The title refers to the only consistently good road food, in Emma's opinion: roast beef. On the road, Emma daydreams about the Sunday dinners she could cook if she were an ordinary housewife. Roast beef becomes a metaphor for the family life she feels she is missing, though none of the women she knows lead that life,. After five months on the road in small towns she wants nothing more than to eat a good dinner in Chicago and see a show. But, tired from a long day of the business she simultaneously adores and is cynical about, she watches other housewives in the small towns.

“As Emma McChesney loitered, looking in at the shop windows and watching the women hurrying by, intent on the purchase of their Sunday dinners, that vaguely restless feeling seized her again. There were rows of plump fowls in the butcher-shop windows, and juicy roasts. The cunning hand of the butcher had enhanced the redness of the meat by trimmings of curly parsley....There came over the businesslike soul of Emma McChesney a wild longing to go in and select a ten-pound roast, taking care that there should be just the right proportion of creamy fat and red meat.... She ached to turn back her sleeves and don a blue-and-white checked apron and roll out noodles.”

Emma doesn't have a boyfriend, though men try to pick her up. She has a competitive relationship with a salesman for a rival petticoat company, a fat, talented pianist who likes to play the piano in hotel lounges. Her women friends work in department stores - and she makes friends on a train with an actress. Her son takes her money for granted until she takes him on the road and he finds out how difficult the life is.

Edna Ferber is known for big old-fashioned novels like So Big (for which she won the Pulitzer) and Giant (which was made into an incredibly good movie with Elizabeth Taylor and James Dean). I always thought they were supposed to be bad novels - not read anymore, anyway - but these stories, which I discovered at Gutenberg, are superb. There are two sequels, Personality Plus: Some Experiences of Emily McChesneyand her Son, Jock (1914), and Emma McChesney & Co. (1915).

The books are in print: the University of Illinois publishes the entire trilogy in one volume. But you can also read them free at Gutenberg and manybooks.net. I read these stories happily on my Sony Reader today.

2 comments:

Ellen said...

Is it the sort of self-deprecating humor so common to women's novels from _The Egg and I_ and Delafield to today _Bridget Jones's Diary_? If so, then the attraction is it's applied to going out to work for money instead of staying in to work for money (or support).

I like these when I enjoy what's being made fun of -- identify with it on some level and have a cathartic experience.

Julia and Julie is all about food too.

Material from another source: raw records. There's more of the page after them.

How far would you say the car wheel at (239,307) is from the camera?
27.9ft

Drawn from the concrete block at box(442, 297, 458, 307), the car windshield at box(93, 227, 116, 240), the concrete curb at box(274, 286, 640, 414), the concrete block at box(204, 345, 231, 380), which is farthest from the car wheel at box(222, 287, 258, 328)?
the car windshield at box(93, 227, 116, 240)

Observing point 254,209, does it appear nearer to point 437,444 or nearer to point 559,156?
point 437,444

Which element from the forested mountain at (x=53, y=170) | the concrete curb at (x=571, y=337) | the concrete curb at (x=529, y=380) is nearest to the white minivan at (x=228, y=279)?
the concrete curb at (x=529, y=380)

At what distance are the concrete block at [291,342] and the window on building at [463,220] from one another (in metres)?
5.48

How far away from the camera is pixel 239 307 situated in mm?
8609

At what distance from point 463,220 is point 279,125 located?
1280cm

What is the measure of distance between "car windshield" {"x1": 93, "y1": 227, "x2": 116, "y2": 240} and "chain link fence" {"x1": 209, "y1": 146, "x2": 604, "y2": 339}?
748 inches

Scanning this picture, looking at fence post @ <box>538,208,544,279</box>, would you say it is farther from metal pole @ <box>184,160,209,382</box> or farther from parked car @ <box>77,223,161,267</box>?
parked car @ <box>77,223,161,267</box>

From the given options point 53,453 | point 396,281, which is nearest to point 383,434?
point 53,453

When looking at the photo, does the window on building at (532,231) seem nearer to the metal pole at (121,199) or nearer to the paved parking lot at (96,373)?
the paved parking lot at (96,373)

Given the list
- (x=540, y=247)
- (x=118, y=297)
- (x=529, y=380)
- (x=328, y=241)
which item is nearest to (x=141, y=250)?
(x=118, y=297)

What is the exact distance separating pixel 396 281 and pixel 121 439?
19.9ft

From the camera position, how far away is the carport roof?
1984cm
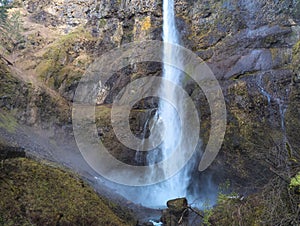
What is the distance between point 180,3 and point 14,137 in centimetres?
1701

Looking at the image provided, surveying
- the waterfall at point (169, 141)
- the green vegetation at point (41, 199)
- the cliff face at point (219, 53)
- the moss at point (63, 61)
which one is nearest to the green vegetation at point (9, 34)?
the cliff face at point (219, 53)

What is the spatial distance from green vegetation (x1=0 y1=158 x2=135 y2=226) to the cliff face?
3.60 metres

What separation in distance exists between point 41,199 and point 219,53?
17111mm

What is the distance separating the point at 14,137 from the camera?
17.0 meters

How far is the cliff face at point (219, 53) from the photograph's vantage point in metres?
14.8

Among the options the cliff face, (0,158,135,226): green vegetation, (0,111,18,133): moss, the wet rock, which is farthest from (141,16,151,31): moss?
(0,158,135,226): green vegetation

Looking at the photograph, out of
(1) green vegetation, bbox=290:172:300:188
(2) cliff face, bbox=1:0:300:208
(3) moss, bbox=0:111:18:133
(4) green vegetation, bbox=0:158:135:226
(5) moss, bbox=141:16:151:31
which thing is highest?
(5) moss, bbox=141:16:151:31

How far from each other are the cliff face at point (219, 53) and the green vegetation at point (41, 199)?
3.60 metres

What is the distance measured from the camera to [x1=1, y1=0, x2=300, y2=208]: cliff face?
14.8 m

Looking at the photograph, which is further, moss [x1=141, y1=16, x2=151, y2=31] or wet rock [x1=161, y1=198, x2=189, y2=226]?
moss [x1=141, y1=16, x2=151, y2=31]

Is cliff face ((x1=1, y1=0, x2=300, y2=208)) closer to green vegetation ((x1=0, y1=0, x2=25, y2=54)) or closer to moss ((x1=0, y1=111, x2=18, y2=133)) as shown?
green vegetation ((x1=0, y1=0, x2=25, y2=54))

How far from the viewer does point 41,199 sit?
204 inches

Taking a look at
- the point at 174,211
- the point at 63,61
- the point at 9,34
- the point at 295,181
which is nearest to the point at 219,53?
the point at 174,211

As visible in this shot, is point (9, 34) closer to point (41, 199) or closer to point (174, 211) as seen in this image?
point (174, 211)
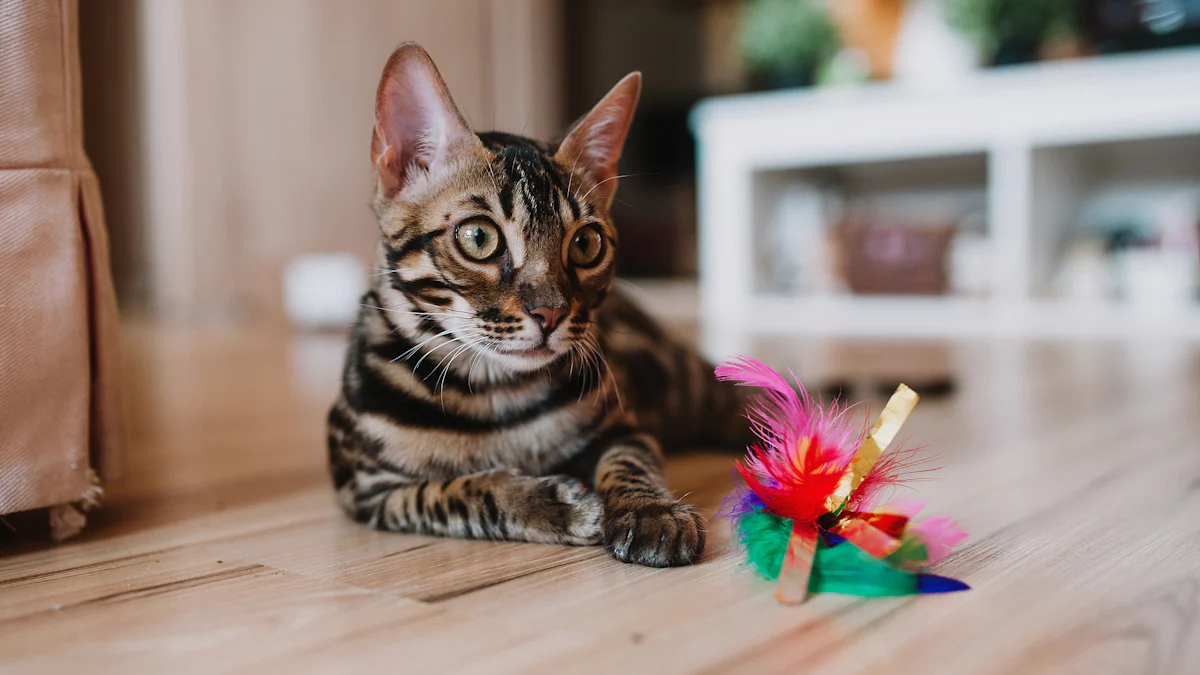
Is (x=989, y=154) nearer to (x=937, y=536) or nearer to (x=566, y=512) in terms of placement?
(x=937, y=536)

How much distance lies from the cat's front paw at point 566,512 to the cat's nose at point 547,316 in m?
0.15

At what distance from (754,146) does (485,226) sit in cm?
300

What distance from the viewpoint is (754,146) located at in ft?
12.4

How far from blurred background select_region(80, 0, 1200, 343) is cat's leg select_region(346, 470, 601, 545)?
2.63 m

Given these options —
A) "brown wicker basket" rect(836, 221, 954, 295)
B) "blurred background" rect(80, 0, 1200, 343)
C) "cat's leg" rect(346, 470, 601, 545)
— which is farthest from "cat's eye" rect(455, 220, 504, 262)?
"brown wicker basket" rect(836, 221, 954, 295)

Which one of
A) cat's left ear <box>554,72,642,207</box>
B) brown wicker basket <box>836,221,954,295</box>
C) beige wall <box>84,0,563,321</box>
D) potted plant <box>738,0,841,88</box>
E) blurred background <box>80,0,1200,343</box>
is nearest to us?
cat's left ear <box>554,72,642,207</box>

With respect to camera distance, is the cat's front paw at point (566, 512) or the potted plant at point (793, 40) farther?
the potted plant at point (793, 40)

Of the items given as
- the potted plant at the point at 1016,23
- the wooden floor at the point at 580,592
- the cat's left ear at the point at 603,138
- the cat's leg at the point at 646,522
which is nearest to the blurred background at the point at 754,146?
the potted plant at the point at 1016,23

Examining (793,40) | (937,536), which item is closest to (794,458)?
(937,536)

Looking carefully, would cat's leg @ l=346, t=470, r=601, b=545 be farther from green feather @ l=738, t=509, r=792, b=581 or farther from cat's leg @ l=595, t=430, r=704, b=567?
green feather @ l=738, t=509, r=792, b=581

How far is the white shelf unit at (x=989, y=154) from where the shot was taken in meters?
3.07

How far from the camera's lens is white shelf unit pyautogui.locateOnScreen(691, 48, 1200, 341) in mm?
3070

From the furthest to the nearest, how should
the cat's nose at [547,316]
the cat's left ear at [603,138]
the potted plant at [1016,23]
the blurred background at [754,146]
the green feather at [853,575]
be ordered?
1. the potted plant at [1016,23]
2. the blurred background at [754,146]
3. the cat's left ear at [603,138]
4. the cat's nose at [547,316]
5. the green feather at [853,575]

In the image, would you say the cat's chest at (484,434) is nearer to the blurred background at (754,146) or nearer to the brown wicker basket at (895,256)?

Women have long been identified with food; that's one reason it's so ironic they should be driven to anorexia.

Ellen

Kat at Thornfield Hall Redux said...

The fascinating thing about Emma McChesney is that she ISN'T particulalry self-deprecating, though she is very funny. She's confident in the workplace, has had to fight for her place among men, and is philosophical about her role in life. But she does sometimes yearn to be home, though she is a charming barracuda in sales and loves her work.

I adore Betty MacDonald and Bridget Jones's Diary, and their humor does run to self deprecation. Making fun of themselves is one of their keys to survival. Emma McChesney is probably a little more like Mrs. Tim and Delafield's Provincial Lady. Those two are witty and cope beautifully, and the Provinical Lady works as a housewife and writer. In Mrs. Tim Takes a Job, Mrs. Tim works in a hotel and becomes indispensable.

Yes, food is very much at the heart of Roast Beef, Medium. On one of Emma's days off, she takes an actress she has met on a train to lunch at the home of a department store manager, and the three women make a fabulous lunch and share the secret of caramel frosting.

I want to read Julie & Julia. I loved the character Julie. I read that Julia Child's cookbooks are sold out in stores. I imaging Julie & Julia is also enjoying a good run!